(Selection):
▽
Error_class=URI::InvalidURIError error=“bad URI(is not URI) \”https://myexternalendpoint.com/v0/${tag}\””

Additional context

No response

daipom · 2024-09-26T04:12:45Z

@raulgupto Thanks for your report.
However, I can't reproduce this.

The placeholder is replaced when retrying if the chunk has tag key info.
If you set tag to the chunk keys, ${tag} should be replaced when retrying.

<match test>
  @type http 
  endpoint http://localhost:9880/${tag}
  <format>
    @type json
  </format>
  <buffer tag>
    @type file
    path ...
    flush_mode immediate
  </buffer>
</match>

raulgupto · 2024-09-26T09:37:33Z

Can you try killing the fluentd process ? I can’t figure out the exact scenario to reproduce this issue. What I’ve noticed is that, In normal scenario we have two buffer files for a chunk of message. But in this case, I’ve also noticed that only one present most of the time.

daipom · 2024-09-27T01:48:07Z

Can you try killing the fluentd process ?

I have tried.
When Fluentd restarts, Fluentd loads the existing chunks and sends them correctly.

But in this case, I’ve also noticed that only one present most of the time.

This should be the cause.
I can reproduce this issue as follows.

Make some buffer files.
Stop Fluentd with some buffer files remaining.
Delete some .meta buffer files manually.
Restart Fluentd.
This error happens.

The file buffer (buf_file) needs a .meta file to process the placeholders.
If it is removed, Fluentd can't process the placeholders.

daipom · 2024-09-27T01:50:07Z

If .meta file is removed accidentally, it means the information about tag is lost.
So, it is very difficult for Fluentd to recover such data.

raulgupto · 2024-09-27T07:02:28Z

I understand without a location you don’t know where to send it. But since retry_forever is true and fluentd keeps on retrying this chunk. What I’ve noticed is that instead of waiting just this chunk to be flushed. Fluentd proces is heavily waiting for this to be flushed, does not go down but consume whole buffer space and remain stuck forever. A solution to manually clear that buffer is there but that requires manual intervention to delete the buffer in production environment which is not sustainable.
Either we should drop the chunk that is corrupted ie without end address or we should fix this with the current address. The later seems not correct because ${tag} or fields like this were supposed to be dynamically resolved. Also, what if someone had changed config with new http address that chunk which was meant for old would go to the new.
I’d go with dropping the ill-configured buffers.

raulgupto · 2024-09-27T07:04:50Z

Another approach is to find a way how this problem would not appear in the first place. I’ve seen this appear frequently. Around 3-5 unique /160 hosts are facing this on monthly basis. Any existing config change that would fix this issue?

daipom · 2024-09-27T07:35:39Z

To address the root cause, please investigate why some buffer files are disappearing.
Is it a bug in Fluentd or an external factor?

If this may be a bug in Fluentd, we need to find out how to reproduce this phenomenon to fix the bug.
(I can reproduce the error by manually removing some buffer files. On the other hand, some buffer files must have been lost for some reason in your environment. We need to find out the cause.)
△
[Rows from a data collection]
▽
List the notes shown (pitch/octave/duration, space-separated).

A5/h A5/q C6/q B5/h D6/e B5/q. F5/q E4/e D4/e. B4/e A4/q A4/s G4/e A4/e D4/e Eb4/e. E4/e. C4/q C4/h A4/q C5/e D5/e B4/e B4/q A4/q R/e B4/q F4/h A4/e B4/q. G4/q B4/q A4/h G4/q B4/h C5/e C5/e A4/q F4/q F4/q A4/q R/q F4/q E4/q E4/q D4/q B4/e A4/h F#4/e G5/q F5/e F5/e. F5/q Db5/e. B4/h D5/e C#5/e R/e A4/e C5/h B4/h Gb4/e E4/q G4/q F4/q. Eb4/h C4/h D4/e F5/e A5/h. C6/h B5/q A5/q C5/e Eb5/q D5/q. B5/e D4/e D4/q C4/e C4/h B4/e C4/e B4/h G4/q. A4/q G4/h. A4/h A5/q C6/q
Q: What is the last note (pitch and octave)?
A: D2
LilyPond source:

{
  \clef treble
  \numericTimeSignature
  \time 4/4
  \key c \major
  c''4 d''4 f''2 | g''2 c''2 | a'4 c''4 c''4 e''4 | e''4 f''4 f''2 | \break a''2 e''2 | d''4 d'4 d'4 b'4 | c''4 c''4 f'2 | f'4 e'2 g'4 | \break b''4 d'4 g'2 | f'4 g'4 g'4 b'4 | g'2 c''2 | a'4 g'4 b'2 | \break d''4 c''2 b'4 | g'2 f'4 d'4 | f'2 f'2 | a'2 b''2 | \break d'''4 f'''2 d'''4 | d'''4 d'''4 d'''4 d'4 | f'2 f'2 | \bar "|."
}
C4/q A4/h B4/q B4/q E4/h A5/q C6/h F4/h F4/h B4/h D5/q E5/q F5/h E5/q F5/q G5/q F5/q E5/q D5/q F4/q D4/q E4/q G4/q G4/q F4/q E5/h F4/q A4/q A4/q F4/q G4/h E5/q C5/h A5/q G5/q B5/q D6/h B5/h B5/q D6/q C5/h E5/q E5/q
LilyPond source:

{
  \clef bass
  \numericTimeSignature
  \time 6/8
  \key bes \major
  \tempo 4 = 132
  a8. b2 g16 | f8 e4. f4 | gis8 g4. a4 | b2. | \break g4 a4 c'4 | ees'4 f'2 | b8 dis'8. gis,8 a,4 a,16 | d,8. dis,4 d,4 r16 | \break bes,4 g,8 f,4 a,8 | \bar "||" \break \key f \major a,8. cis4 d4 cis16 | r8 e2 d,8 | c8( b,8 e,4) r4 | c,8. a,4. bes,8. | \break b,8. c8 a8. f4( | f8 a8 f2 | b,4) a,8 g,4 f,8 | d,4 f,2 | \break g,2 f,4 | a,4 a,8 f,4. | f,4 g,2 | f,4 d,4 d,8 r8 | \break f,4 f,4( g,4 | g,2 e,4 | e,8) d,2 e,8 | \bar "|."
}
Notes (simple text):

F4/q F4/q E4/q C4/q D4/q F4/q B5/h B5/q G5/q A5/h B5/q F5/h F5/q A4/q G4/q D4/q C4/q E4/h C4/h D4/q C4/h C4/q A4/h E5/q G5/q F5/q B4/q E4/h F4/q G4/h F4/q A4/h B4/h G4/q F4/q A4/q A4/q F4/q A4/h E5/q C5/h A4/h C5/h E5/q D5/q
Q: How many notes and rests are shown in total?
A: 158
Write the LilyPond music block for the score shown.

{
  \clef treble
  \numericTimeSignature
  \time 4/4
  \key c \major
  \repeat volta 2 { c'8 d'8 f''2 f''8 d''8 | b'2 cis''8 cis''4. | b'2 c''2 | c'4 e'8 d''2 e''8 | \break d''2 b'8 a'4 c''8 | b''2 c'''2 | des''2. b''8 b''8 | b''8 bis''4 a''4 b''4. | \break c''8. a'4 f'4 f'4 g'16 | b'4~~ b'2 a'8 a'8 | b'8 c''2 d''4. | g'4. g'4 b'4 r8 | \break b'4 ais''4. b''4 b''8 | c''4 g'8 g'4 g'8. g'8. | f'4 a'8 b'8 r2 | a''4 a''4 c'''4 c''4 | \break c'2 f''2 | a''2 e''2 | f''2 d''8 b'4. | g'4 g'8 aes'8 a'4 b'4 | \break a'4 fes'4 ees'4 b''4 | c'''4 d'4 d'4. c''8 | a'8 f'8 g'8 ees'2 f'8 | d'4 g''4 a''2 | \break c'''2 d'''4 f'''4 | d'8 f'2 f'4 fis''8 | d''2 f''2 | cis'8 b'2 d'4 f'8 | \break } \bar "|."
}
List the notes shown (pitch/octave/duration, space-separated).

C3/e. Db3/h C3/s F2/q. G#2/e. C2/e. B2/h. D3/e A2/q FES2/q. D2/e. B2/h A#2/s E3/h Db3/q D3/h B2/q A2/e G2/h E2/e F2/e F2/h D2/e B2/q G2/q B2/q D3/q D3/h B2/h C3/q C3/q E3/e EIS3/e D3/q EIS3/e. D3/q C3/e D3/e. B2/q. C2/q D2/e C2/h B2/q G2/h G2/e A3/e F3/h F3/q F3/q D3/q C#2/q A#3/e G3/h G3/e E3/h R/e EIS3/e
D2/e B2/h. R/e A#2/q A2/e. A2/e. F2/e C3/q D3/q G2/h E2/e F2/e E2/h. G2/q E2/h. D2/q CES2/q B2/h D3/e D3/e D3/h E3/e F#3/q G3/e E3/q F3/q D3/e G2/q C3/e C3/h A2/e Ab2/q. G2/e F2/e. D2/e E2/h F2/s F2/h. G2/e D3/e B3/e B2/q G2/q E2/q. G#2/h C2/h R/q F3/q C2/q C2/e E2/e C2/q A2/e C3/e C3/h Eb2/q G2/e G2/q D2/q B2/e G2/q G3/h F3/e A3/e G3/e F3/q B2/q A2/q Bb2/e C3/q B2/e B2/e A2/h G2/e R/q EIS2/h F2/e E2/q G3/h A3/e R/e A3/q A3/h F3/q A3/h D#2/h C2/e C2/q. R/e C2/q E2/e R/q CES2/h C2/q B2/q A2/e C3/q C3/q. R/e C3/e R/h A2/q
△
(Exercise goal): Please rewrite the stretch of the Fluentd thread from "I understand without" through "the ill-configured buffers.", changing "production environment" to "live environment".

(In response):
I understand without a location you don’t know where to send it. But since retry_forever is true and fluentd keeps on retrying this chunk. What I’ve noticed is that instead of waiting just this chunk to be flushed. Fluentd proces is heavily waiting for this to be flushed, does not go down but consume whole buffer space and remain stuck forever. A solution to manually clear that buffer is there but that requires manual intervention to delete the buffer in live environment which is not sustainable.
Either we should drop the chunk that is corrupted ie without end address or we should fix this with the current address. The later seems not correct because ${tag} or fields like this were supposed to be dynamically resolved. Also, what if someone had changed config with new http address that chunk which was meant for old would go to the new.
I’d go with dropping the ill-configured buffers.